Nobody had a hard time believing that Wyatt put business first. He always had.

They had no way of knowing that he was a changed man. Or at the very least, an evolving man.

On his way out to await his cab, Wyatt breathed in all the familiar morning scents of Joe Colton's “House of Joe.” Rich, aromatic coffee wafted in from the kitchen and a warm breeze carried the fragrance of blooming roses in from the courtyard where Nick and Liza were to be married next week. The bakers were working overtime, and though the fresh cinnamon rolls and coffee cakes smelled heavenly, Wyatt couldn't eat. He was too keyed up over the thought of seeing Annie again.

Before he stepped out the front door, Wyatt heard voices coming from the parlor, just off the foyer. He paused to poke his head inside and bid a quick goodbye to whoever might be in there. As he cracked the door, the voices grew heated, rising in both volume and intensity.

Uncle Graham and his son, Jackson, were at it again.

Grimacing, Wyatt backed away. Rather than chance drawing their attention, he left the door ajar and moved as far away from the parlor as possible, and still be in the house and able to watch for his cab through the leaded glass sidelights at the front doors. Unfortunately, as much as he tried to block it out, it was impossible not to overhear the content of the disturbing conversation.

Jackson's voice had an ominous, feral quality. “Okay, Dad. One more time. The reason you've been making these
massive deposits into this mystery account is because you are being…blackmailed?”

“Keep your voice down,” Graham growled.

“Why the hell should I keep my voice down? Blackmail is illegal! Whoever is doing this to you can be stopped. Get yourself a good lawyer. I'm available. If you don't want me, the family is loaded with them. Just ask Rand or Wyatt. I'm sure they can think of a way to bail you out of whatever mess you've gotten yourself into.” Jackson's voice was filled with the parental censure usually reserved for father to son and not vice versa.

Wyatt could hear the soles of Jackson's shoes tattooing out an agitated beat that must have had him pacing in furious circles.

“That wouldn't be prudent.”

“What, you don't like Rand? Wyatt?”

“Has nothing to do with them. Or you.”

“Then what?”

“I'm being blackmailed by a member of the family.”

The echo of pacing footsteps stopped.

At this, Wyatt felt a warning tension grip the muscles at the back of his neck and he abandoned his position behind the giant potted palm and as casually as he could—given the circumstances—moved to the parlor door to listen. This was far too interesting to ignore.

Jackson sounded incredulous. “Come again?”

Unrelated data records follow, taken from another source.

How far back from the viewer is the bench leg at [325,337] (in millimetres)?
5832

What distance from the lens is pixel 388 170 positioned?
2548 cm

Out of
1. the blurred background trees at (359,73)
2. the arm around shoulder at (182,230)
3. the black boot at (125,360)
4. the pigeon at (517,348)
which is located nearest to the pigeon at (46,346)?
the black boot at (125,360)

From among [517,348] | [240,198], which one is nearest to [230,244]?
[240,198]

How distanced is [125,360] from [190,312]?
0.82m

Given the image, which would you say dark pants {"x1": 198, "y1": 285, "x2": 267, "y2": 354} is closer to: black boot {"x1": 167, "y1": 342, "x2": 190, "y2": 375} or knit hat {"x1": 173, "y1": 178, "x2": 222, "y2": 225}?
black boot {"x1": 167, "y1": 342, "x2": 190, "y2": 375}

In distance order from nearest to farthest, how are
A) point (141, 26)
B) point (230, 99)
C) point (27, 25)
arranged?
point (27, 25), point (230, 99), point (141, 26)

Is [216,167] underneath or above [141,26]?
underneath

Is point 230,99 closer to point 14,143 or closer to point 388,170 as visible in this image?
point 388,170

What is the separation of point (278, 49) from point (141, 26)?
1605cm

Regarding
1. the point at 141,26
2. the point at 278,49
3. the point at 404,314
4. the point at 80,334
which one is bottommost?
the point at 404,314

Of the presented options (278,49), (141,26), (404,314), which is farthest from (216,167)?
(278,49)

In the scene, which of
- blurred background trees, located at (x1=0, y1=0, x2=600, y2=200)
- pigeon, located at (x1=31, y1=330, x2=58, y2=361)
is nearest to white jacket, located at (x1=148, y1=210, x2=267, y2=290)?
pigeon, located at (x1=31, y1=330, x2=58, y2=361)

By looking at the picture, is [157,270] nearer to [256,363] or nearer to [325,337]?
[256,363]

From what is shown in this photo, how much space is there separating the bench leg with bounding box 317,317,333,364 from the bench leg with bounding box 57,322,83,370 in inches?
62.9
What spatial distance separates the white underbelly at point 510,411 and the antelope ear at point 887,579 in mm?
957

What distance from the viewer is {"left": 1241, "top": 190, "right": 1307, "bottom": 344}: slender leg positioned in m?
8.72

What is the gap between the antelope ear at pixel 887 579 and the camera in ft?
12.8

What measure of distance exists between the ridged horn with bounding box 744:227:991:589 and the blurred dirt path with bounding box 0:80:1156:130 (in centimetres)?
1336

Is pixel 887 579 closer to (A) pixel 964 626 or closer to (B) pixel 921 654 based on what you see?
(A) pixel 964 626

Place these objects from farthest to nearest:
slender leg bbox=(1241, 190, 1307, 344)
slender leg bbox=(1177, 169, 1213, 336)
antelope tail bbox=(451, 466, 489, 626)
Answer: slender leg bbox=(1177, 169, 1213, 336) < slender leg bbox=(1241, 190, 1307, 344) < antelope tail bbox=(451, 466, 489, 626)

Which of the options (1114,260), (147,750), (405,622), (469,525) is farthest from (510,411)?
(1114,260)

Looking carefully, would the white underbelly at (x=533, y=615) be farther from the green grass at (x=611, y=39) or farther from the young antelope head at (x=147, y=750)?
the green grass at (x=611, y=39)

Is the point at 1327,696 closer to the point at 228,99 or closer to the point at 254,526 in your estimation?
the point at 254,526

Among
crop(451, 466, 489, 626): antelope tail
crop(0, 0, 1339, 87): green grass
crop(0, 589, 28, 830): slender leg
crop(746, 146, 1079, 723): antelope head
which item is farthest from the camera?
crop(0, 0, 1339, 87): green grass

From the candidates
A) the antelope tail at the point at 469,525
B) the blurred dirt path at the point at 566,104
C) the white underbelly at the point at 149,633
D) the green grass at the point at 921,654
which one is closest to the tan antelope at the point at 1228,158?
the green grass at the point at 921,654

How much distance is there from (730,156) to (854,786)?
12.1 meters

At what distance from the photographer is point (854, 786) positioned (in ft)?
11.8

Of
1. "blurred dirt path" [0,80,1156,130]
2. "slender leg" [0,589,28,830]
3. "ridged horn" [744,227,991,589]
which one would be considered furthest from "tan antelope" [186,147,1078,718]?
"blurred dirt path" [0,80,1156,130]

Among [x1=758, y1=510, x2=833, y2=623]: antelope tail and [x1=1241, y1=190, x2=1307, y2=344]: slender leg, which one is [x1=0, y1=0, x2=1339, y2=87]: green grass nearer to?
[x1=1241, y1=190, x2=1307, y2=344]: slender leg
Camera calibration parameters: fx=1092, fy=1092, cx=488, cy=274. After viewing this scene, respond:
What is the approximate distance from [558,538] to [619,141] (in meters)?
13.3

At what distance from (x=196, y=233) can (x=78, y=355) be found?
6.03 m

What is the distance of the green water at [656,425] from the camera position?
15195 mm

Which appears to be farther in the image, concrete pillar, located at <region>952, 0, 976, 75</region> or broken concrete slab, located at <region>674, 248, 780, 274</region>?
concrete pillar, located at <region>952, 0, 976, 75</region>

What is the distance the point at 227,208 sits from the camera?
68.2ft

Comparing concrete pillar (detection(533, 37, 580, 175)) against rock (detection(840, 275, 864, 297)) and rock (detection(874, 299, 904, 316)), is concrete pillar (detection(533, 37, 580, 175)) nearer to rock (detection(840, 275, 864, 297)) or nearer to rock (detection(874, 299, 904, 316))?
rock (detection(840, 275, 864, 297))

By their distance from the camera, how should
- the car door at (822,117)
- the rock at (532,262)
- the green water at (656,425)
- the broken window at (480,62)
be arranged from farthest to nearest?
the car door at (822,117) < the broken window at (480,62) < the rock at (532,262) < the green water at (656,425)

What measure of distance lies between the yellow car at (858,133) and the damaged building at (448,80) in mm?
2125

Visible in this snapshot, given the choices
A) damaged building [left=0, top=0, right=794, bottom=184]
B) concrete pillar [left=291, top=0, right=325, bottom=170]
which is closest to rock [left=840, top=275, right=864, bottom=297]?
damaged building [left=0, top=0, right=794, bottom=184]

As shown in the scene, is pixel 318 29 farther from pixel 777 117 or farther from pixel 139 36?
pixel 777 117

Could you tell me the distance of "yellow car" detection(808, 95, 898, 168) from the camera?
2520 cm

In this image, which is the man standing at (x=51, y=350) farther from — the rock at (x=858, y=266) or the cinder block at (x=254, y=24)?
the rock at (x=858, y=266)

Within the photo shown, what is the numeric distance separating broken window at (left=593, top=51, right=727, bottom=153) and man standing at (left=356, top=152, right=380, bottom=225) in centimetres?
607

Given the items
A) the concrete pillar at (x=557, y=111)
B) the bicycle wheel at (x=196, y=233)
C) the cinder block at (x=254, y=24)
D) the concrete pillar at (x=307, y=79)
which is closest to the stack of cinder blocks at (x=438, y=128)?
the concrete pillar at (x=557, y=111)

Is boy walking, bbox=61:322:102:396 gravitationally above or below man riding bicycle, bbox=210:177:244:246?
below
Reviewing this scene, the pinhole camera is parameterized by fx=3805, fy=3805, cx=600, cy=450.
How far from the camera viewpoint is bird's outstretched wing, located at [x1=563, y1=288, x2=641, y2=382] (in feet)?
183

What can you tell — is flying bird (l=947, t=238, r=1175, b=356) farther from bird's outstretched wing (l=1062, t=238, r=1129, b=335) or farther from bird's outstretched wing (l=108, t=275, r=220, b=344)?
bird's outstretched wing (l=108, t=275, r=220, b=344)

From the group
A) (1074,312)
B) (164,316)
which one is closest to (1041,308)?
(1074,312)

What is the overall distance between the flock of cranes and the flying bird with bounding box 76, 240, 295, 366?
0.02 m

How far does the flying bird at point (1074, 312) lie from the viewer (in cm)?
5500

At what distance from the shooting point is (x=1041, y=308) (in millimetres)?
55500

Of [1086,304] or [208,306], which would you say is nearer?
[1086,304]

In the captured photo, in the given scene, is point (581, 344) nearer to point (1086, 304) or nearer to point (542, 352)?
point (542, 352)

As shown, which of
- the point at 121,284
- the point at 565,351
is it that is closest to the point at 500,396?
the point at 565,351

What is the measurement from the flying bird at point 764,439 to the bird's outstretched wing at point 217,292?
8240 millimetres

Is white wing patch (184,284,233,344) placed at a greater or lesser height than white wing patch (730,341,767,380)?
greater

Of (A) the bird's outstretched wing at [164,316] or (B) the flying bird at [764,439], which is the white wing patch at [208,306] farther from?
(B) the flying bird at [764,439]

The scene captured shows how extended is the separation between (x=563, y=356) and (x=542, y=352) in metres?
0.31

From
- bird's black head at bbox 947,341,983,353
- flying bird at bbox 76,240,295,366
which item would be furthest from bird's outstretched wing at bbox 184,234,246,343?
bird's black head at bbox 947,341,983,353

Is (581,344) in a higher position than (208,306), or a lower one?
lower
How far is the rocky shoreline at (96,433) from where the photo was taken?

“I'm being blackmailed by a member of this family.”

“Who?”

“I find it difficult to say, as I don't want to tarnish your image of someone you hold to be nothing less than a saint.” Graham sounded smug. Arrogant. A man who had not one whit of his brother, Joe's, grace and maturity.

“I find your childish games tiresome, Dad. Why don't you cut to the chase before I doze off?”

“Can't have that.” The legs of a chair scraped against the floor. “Perhaps this will wake you up. I'm being blackmailed by Meredith.”

Silence.

“Cat got your tongue?”

Jackson snorted. “Why would Aunt Meredith blackmail you?”

Graham seemed to take great pleasure in dropping this particular bomb. “Because I'm Teddy's father.” The snick of a lighter sounded and a haze of pungent cigar smoke filtered out to the foyer. “Surprised?”

Silence.

“Son, you seem a little dismayed by the indelicate truth.” Graham's harsh laughter rumbled. “Having a hard time believing that Joe's lily-pure wife could take pleasure in my bed? Or perhaps it's finding out that you have a little brother that's a bit off-putting.”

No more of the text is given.